PHÉBÉ.—Ah! que dis-tu, Sylvius?
SYLVIUS.—Plains-moi, chère Phébé.
PHÉBÉ.—Mais je suis vraiment fâché pour toi, gentil Sylvius.
SYLVIUS.—Partout où est le chagrin, la consolation devrait se trouver; si vous êtes chagrine de ma douleur en amour, donnez-moi votre amour, et alors vous n'aurez plus de chagrin, et moi, je n'aurai plus de douleur.
PHÉBÉ.—Tu as mon amour. N'est-ce pas là un trait de bon voisin?
SYLVIUS.—Je voudrais vous posséder.
PHÉBÉ.—Ah! cela, c'est de l'avidité. Il fut un temps, Sylvius, où je te haïssais: ce n'est pas cependant que je t'aime maintenant; mais puisque tu peux si bien discourir sur l'amour, je veux bien endurer ta compagnie, qui m'était autrefois à charge; et aussi je saurai t'employer, mais ne demande pas d'autre récompense que le plaisir d'être employé par moi.
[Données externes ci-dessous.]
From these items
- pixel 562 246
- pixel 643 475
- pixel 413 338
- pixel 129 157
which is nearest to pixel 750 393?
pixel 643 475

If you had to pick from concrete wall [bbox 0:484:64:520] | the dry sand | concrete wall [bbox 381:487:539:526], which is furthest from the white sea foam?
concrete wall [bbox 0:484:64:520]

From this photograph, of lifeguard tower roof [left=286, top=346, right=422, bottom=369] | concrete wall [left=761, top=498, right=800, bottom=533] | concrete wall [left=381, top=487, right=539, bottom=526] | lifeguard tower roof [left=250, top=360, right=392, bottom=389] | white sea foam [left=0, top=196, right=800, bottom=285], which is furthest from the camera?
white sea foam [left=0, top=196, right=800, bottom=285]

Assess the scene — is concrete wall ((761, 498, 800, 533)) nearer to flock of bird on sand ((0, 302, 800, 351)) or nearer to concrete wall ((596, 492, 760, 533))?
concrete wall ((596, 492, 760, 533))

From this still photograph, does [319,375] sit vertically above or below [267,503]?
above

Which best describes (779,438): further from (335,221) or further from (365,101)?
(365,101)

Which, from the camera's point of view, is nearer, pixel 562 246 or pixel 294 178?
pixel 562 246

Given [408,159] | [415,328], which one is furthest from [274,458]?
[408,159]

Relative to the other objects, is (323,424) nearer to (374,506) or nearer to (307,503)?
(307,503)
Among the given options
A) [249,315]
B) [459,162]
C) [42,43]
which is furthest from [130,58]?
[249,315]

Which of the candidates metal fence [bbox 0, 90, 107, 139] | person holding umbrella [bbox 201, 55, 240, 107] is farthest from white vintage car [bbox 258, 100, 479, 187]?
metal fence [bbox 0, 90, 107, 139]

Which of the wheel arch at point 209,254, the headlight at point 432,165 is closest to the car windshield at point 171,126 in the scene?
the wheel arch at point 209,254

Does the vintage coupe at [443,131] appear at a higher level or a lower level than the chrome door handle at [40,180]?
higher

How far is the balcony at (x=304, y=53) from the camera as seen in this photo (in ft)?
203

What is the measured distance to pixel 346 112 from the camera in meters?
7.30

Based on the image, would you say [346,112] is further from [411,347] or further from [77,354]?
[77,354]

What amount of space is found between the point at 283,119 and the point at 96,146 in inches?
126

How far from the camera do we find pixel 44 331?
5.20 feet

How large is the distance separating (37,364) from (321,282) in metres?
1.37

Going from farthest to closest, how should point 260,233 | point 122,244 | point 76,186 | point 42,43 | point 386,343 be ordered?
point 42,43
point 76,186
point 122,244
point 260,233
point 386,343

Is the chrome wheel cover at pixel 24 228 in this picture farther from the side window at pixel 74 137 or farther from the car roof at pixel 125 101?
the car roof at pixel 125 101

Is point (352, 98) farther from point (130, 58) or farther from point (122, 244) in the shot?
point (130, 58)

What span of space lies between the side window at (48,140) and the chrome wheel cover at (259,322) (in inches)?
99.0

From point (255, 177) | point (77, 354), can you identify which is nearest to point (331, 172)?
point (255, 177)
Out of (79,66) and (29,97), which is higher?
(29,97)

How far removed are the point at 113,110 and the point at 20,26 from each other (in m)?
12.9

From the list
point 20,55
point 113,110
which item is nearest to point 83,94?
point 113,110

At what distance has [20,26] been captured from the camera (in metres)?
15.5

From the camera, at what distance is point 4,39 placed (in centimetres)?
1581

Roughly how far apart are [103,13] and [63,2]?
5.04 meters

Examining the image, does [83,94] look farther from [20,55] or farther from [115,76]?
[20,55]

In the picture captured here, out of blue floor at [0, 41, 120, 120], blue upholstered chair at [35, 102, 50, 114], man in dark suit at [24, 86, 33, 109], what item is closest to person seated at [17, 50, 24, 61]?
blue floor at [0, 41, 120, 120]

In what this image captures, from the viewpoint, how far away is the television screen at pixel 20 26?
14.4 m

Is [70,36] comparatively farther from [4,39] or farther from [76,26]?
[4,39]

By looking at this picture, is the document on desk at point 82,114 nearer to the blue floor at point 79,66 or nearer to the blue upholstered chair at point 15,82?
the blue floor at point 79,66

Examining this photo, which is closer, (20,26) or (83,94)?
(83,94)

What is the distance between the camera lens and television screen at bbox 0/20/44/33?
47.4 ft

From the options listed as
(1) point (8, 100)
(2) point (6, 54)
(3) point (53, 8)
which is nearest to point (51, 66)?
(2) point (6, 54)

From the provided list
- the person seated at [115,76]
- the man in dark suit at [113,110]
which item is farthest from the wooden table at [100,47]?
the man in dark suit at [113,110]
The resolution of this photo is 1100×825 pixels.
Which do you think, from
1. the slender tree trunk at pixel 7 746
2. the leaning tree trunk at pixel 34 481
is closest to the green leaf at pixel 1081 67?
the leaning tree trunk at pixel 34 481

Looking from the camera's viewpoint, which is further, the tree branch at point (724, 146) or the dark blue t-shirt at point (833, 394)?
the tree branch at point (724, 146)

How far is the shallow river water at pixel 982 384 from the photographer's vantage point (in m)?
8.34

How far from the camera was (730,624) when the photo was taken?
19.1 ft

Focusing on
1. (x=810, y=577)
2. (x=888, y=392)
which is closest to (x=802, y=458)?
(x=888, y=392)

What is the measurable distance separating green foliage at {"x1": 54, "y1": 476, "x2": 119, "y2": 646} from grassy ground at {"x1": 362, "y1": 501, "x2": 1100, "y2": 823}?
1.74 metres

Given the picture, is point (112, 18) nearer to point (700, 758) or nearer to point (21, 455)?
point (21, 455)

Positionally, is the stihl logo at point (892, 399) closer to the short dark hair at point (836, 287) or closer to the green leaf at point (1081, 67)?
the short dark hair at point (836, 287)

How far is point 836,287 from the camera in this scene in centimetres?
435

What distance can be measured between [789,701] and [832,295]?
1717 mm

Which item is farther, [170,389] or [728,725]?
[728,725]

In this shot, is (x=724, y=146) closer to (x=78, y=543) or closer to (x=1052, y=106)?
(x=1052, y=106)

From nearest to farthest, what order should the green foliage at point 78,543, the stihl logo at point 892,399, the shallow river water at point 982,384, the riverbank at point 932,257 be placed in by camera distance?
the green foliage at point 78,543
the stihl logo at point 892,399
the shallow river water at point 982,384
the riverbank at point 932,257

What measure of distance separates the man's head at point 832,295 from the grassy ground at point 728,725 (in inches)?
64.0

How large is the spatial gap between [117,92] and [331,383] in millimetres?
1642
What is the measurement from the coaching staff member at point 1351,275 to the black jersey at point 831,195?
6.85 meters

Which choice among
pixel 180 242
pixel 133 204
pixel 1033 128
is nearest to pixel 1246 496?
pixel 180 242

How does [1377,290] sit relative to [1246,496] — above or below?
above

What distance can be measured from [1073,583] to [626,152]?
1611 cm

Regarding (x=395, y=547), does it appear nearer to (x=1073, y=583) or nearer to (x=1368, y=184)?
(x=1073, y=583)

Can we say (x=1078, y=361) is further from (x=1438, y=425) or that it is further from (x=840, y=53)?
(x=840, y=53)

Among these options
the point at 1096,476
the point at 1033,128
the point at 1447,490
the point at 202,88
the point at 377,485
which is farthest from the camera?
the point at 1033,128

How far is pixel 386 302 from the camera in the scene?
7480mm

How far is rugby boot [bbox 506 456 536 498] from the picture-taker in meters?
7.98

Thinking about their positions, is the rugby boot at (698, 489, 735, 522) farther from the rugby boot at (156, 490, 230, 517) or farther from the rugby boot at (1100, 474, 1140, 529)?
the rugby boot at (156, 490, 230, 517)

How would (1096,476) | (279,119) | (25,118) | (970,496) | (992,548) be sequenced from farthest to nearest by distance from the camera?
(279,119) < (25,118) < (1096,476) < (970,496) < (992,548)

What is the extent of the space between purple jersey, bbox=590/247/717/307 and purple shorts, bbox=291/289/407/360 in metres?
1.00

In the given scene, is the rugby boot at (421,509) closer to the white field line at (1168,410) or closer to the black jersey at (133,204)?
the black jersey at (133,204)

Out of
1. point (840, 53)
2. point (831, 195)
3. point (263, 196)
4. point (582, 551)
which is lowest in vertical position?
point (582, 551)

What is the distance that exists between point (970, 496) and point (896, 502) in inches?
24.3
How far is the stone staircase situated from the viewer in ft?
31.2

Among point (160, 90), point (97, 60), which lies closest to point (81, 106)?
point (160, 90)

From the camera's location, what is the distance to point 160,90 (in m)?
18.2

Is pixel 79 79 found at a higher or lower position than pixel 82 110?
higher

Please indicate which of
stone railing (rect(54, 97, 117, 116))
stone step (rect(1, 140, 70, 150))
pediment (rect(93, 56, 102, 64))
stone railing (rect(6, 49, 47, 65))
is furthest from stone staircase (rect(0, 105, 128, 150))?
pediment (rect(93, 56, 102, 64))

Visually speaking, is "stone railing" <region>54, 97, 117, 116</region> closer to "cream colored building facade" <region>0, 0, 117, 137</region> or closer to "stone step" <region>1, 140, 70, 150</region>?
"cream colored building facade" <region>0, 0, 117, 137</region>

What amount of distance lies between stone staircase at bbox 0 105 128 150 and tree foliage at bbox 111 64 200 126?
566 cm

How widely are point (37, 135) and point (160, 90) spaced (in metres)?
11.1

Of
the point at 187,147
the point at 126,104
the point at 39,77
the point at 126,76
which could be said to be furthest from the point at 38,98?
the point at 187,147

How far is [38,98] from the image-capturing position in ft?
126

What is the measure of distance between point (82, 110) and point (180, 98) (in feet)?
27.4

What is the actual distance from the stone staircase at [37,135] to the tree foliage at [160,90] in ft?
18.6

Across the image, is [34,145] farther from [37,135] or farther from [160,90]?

SYLVIUS.—Mon amour est si pur, si parfait, et moi si déshérité de toute faveur, que je croirai faire la plus abondante moisson en ramassant seulement les épis après ceux qui auront fait la récolte: ne me refusez pas de temps en temps un sourire errant, et je vivrai de cela.
PHÉBÉ.—Connais-tu le jeune homme qui m'a parlé, il y a un instant?